* Sujet à traiter *
Dans l'article sur le film Julieta, condensez sous forme de liste le paragraphe qui commence par « Professeur de grec et passionnée de mythologie ». Gardez-en les faits essentiels.

* Extrait *
▬▬▬▬▬▬
Professeur de grec et passionnée de mythologie, Julieta est une jeune femme blonde et solaire dont l’avenir s’annonce radieux. Elle va voir sa vie tourner au tragique avec la mort de l’homme qu’elle aime, un pêcheur emporté par la tempête, et la disparition de sa fille unique, qui ne veut plus avoir de contacts avec elle.  Le film est hanté par le thème de la culpabilité: celle de ne pas avoir réussi à empêcher un suicide, d’avoir pris la place d’une épouse tout juste décédée ou d’une dispute avec le père de sa fille avant qu’il ne périsse en mer. Autant d’événements que Julieta semble devoir payer au prix fort. «Je me sentais coupable de la mort de ton père. Je t’ai transmis ma culpabilité comme un virus», écrit Julieta à sa fille, dans son journal car elle ne sait comment la joindre. «Dans ce film, le destin est très présent. Julieta est la victime des événements de sa vie» et reçoit une «punition sévère», a expliqué Almodovar, lors de la conférence de presse du film. «Je prends de l’âge (…). Je n’aurais jamais pu réaliser un tel film avant», a confié le réalisateur de 66 ans, six fois sélectionné à Cannes, mais jamais récompensé. Le film est porté par deux actrices épatantes: Adriana Ugarte, révélée comme vedette de séries télévisées espagnoles à succès, qui incarne la Julieta amoureuse et sensuelle des débuts, puis Emma Suarez, la mère sans espoir qui erre telle un zombie dans Madrid, le visage de l’une prenant la place de l’autre dans un plan qui fait l’affiche du film. A mi-parcours du festival, Julieta rejoint le cortège des héroïnes qui marqueront cette 69e édition. Qu’il s’agisse de Rachel, la mère célibataire au chômage du Britannique Ken Loach dans «Moi, Daniel Blake», ou d’Ines, la jeune femme d’affaires qui n’arrive plus à communiquer avec sa famille dans «Toni Erdmann» de l’Allemande Maren Ade. Sans oublier la jeune Star pleine d’énergie d’«Americain Honey» de l’Anglaise Andrea Arnold, la femme en mal d’amour de «Mal de Pierres» de la Française Nicole Garcia, avec une Marion Cotillard ardente, ou Mildred, jeune femme noire de «Loving» de l’Américain Jeff Nichols en lutte contre la ségrégation raciale.
▬▬▬▬▬▬
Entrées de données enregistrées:
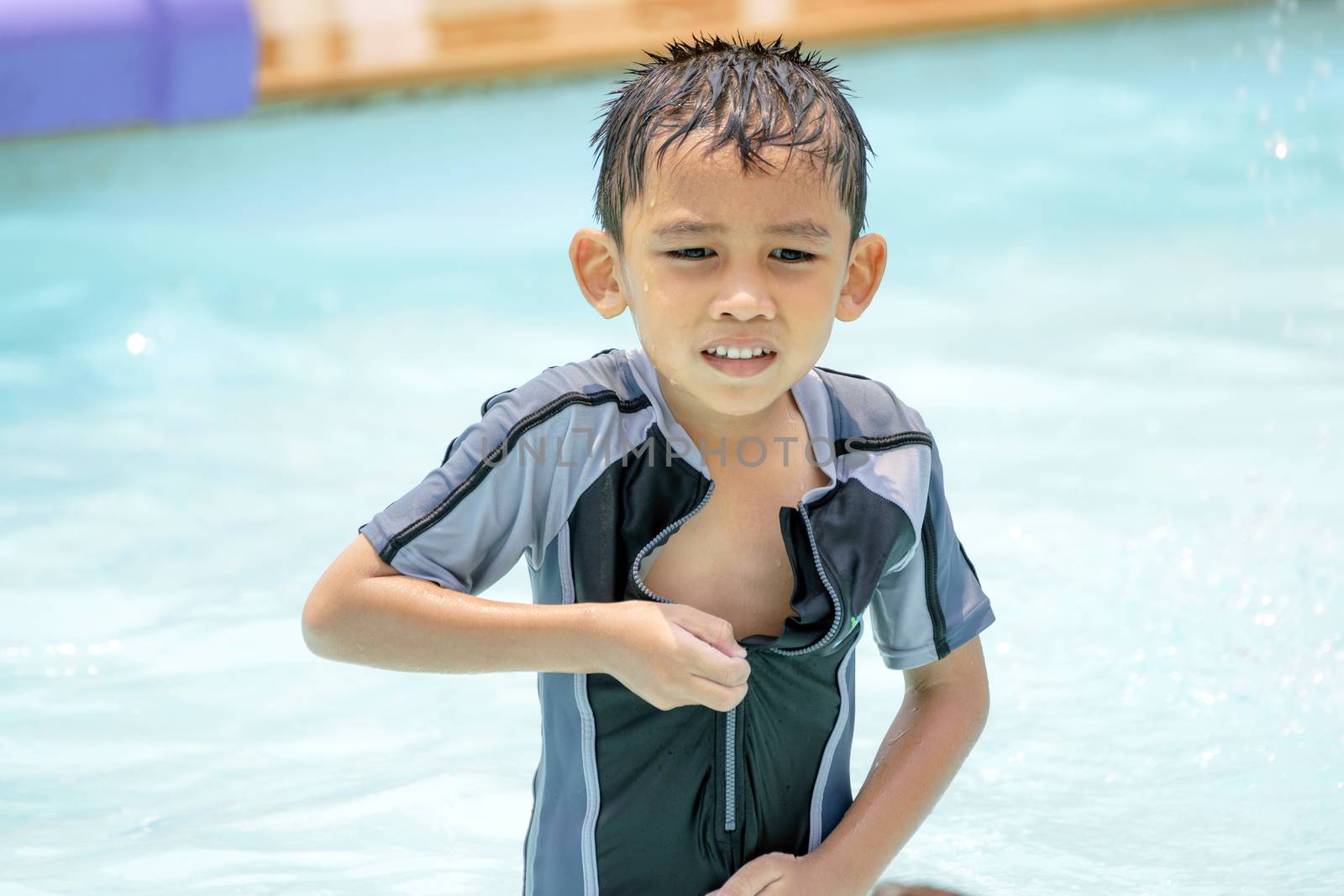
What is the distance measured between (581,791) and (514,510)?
0.30m

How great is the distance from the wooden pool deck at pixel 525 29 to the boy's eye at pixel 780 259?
476 cm

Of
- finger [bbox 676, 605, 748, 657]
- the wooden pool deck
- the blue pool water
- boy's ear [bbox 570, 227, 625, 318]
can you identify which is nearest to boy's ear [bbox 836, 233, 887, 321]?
boy's ear [bbox 570, 227, 625, 318]

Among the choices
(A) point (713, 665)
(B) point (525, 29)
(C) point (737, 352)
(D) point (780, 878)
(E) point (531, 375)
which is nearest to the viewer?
(A) point (713, 665)

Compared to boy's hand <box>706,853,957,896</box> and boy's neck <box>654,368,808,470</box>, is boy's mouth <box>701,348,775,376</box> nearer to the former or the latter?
boy's neck <box>654,368,808,470</box>

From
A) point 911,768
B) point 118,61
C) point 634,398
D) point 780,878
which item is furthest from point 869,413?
point 118,61

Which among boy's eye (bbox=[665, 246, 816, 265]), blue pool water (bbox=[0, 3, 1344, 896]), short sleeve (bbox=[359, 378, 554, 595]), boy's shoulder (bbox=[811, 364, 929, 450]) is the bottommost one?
blue pool water (bbox=[0, 3, 1344, 896])

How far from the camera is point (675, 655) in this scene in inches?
55.8

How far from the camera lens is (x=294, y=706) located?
314cm

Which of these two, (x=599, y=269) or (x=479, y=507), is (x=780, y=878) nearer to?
(x=479, y=507)

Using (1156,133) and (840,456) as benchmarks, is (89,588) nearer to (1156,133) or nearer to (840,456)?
(840,456)

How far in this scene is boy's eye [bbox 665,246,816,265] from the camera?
1.52 metres

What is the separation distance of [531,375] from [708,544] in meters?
3.18

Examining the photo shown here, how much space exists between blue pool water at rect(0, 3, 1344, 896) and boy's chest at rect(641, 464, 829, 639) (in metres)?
0.93

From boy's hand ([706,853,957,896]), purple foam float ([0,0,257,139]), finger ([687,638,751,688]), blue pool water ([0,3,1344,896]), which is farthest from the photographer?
purple foam float ([0,0,257,139])
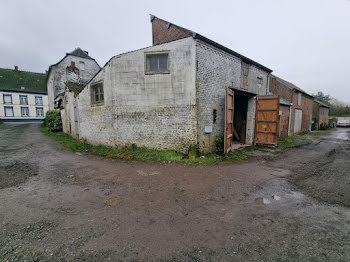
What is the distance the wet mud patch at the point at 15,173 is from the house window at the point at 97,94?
187 inches

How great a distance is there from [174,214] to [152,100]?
588 centimetres

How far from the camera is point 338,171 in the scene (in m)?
5.48

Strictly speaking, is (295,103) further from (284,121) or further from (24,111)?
(24,111)

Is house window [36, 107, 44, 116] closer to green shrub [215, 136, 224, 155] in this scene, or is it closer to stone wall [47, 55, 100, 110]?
stone wall [47, 55, 100, 110]

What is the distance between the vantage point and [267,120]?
9.91 m

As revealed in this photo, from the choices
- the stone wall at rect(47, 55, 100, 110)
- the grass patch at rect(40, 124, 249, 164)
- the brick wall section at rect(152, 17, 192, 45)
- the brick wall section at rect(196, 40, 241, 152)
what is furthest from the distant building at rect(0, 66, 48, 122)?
the brick wall section at rect(196, 40, 241, 152)

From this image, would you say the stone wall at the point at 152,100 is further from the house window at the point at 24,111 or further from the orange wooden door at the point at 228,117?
the house window at the point at 24,111

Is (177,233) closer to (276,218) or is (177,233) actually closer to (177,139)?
(276,218)

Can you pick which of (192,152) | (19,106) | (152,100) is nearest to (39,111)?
(19,106)

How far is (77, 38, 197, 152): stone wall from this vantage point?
7480mm

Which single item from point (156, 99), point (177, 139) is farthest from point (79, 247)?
point (156, 99)

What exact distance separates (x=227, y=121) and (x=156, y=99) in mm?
3820

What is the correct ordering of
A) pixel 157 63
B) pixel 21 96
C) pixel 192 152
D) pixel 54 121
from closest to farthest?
pixel 192 152 < pixel 157 63 < pixel 54 121 < pixel 21 96

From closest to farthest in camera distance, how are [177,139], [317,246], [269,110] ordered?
[317,246] < [177,139] < [269,110]
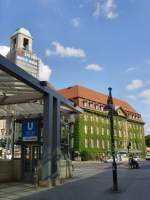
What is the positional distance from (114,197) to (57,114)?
329 inches

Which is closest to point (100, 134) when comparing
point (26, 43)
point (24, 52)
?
point (24, 52)

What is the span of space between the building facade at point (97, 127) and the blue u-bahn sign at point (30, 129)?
170 feet

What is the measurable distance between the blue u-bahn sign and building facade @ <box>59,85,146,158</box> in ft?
170

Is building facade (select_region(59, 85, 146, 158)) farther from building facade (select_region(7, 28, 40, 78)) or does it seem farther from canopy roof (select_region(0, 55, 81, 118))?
canopy roof (select_region(0, 55, 81, 118))

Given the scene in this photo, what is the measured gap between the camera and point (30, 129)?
22016 mm

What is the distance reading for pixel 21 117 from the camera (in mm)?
24688

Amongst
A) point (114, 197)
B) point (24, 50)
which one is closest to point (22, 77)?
point (114, 197)

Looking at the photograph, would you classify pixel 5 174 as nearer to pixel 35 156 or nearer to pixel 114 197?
pixel 35 156

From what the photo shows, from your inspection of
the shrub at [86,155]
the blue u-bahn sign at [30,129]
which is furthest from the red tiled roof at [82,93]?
the blue u-bahn sign at [30,129]

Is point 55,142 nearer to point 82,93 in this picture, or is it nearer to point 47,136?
point 47,136

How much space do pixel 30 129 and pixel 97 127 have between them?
66.0m

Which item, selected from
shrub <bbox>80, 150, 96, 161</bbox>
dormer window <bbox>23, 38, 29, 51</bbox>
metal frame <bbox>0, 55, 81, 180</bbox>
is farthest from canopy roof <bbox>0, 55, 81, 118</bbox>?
dormer window <bbox>23, 38, 29, 51</bbox>

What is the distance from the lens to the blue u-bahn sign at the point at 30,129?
21.8 meters

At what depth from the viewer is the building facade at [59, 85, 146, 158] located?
80.8 m
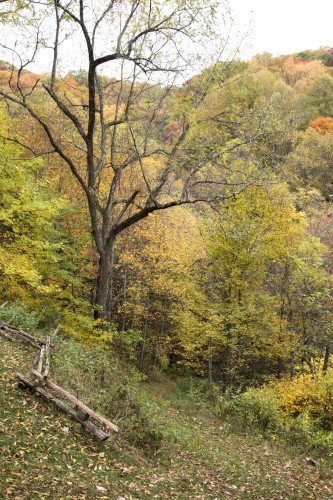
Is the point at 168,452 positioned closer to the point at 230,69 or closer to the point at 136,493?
the point at 136,493

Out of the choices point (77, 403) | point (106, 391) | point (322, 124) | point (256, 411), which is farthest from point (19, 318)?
▬▬▬▬▬▬
* Réponse proposée *
- Julieta, jeune professeure de grec passionnée de mythologie, voit sa vie basculer : l'homme qu'elle aime, un pêcheur, meurt dans une tempête, et sa fille unique rompt tout contact avec elle.
- La culpabilité domine le film. Julieta se reproche un suicide, d'avoir remplacé une épouse tout juste décédée et une dispute avec le père de sa fille avant sa mort en mer. Elle l'écrit à sa fille dans son journal.
- Selon Almodovar, le destin est très présent et Julieta, victime des événements, reçoit une « punition sévère ». Le réalisateur, âgé de 66 ans, a été sélectionné six fois à Cannes sans jamais être récompensé. Il estime qu'il n'aurait pas pu faire ce film plus tôt.
- Deux actrices portent le rôle : Adriana Ugarte joue la Julieta amoureuse des débuts et Emma Suarez la mère sans espoir. Un plan où le visage de l'une remplace celui de l'autre sert d'affiche.
- À mi-parcours de la 69e édition, Julieta rejoint d'autres héroïnes marquantes :
  - Rachel dans « Moi, Daniel Blake » de Ken Loach ;
  - Ines dans « Toni Erdmann » de Maren Ade ;
  - Star dans le film d'Andrea Arnold ;
  - l'héroïne de « Mal de Pierres » de Nicole Garcia, jouée par Marion Cotillard ;
  - Mildred dans « Loving » de Jeff Nichols.